Credit card interest rates have never dipped below 10% in the Federal Reserve's data set, which dates back to 1994.

But critics warned that Trump's plan would do more harm to those it claimed to help.

“Government-imposed price controls on credit card interest rates would hurt all cardholders, especially the lowest-income Americans who these measures are intended to help,” a banking industry insider at the Consumer Bankers Association told The Post on Thursday.

“This will result in credit cards only being issued to consumers with high incomes and credit scores who represent a low risk to card issuers.”

Credit card interest payments have increased since the pandemic. Adobe Stock

Peter Schiff, chief economist at Euro Pacific Asset Management, argued that “Trump has just proposed his own version of price controls.”

“That would destroy the industry and millions of Americans would lose their credit cards,” he added. “There are huge losses on credit cards from people who don’t pay. That’s why they need the high interest rates to offset that. There’s also a lot of fraud.”

Trump and his allies criticized Harris after she unveiled a plan to crack down on so-called price gouging in the food industry last month.

The former president has been no stranger to deviating from conservative orthodoxy on economic matters. Stephen Yang for the New York Post

The 45th president called her “Marxist” and suggested that her proposal was “communist” in practice.

In 2019, several politicians, including Sen. Bernie Sanders (I-Vt.) and Rep. Alexandria Ocasio-Cortez (D-N.Y.) He supported a measure to limit credit card interest payments at 15%.

“We have opposed similar interest rate cap proposals in the past,” said a spokesman for the American Bankers Association, an industry group representing banks and their employees nationwide.

“These changes would result in the loss of credit for the consumers who need it most, forcing them to turn to less regulated and riskier alternatives, such as payday lenders and loan sharks.”

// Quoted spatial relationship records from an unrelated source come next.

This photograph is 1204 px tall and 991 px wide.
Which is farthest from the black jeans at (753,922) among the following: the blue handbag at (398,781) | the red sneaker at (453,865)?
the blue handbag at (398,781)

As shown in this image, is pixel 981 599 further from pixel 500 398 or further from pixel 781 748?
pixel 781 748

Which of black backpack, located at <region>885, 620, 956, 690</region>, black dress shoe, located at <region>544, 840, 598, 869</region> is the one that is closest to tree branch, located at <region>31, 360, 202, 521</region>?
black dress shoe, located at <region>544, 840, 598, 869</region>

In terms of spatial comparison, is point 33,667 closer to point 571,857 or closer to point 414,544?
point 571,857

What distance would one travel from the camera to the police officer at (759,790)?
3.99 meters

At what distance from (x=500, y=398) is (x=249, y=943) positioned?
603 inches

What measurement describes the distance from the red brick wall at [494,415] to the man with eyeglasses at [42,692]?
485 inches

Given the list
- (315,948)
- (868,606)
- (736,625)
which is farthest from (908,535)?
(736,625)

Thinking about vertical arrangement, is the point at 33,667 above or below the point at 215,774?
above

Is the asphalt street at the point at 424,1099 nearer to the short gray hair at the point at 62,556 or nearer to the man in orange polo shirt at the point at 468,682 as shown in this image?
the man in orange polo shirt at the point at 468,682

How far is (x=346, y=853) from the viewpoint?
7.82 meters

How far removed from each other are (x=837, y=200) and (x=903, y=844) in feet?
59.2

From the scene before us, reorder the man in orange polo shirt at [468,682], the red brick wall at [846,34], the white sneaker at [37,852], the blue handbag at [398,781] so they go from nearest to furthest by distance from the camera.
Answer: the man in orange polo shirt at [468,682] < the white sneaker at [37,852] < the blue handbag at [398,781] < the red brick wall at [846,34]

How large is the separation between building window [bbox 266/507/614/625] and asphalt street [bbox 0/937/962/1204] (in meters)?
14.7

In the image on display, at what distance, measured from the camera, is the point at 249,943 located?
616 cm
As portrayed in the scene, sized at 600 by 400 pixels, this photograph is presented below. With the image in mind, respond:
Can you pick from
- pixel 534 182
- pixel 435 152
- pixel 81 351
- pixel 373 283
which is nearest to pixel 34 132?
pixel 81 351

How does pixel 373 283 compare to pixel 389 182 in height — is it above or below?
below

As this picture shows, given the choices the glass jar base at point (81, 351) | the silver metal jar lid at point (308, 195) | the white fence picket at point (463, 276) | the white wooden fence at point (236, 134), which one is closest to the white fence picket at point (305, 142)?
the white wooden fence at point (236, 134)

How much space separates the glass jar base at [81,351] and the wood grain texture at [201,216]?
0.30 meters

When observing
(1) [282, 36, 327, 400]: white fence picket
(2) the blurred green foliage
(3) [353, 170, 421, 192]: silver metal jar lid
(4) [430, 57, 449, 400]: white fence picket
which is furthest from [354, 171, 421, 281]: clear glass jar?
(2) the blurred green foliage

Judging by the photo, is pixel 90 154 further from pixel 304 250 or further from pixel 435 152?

The Trump campaign did not immediately respond to a request from The Post for clarification on how it would implement a cap on credit card rates.

Before the Long Island rally, Trump also promised to drastically reduce the price of car insurance.

“His car insurance has gone up 73%. VOTE FOR TRUMP AND I’LL CUT THAT AMOUNT IN HALF!” he posted on X.

On Wednesday, Federal Reserve Chairman Jerome Powell announced the first major rate cut since the start of the COVID-19 pandemic.

As he had previously hinted, Powell opted to go big and cut the Fed's benchmark interest rate target by as much as 50 basis points (half a percentage point) to a range between 4.75% and 5%, down from 5.25% to 5.50%.

The Federal Reserve's benchmark rate is closely watched because it can affect other key interest rates.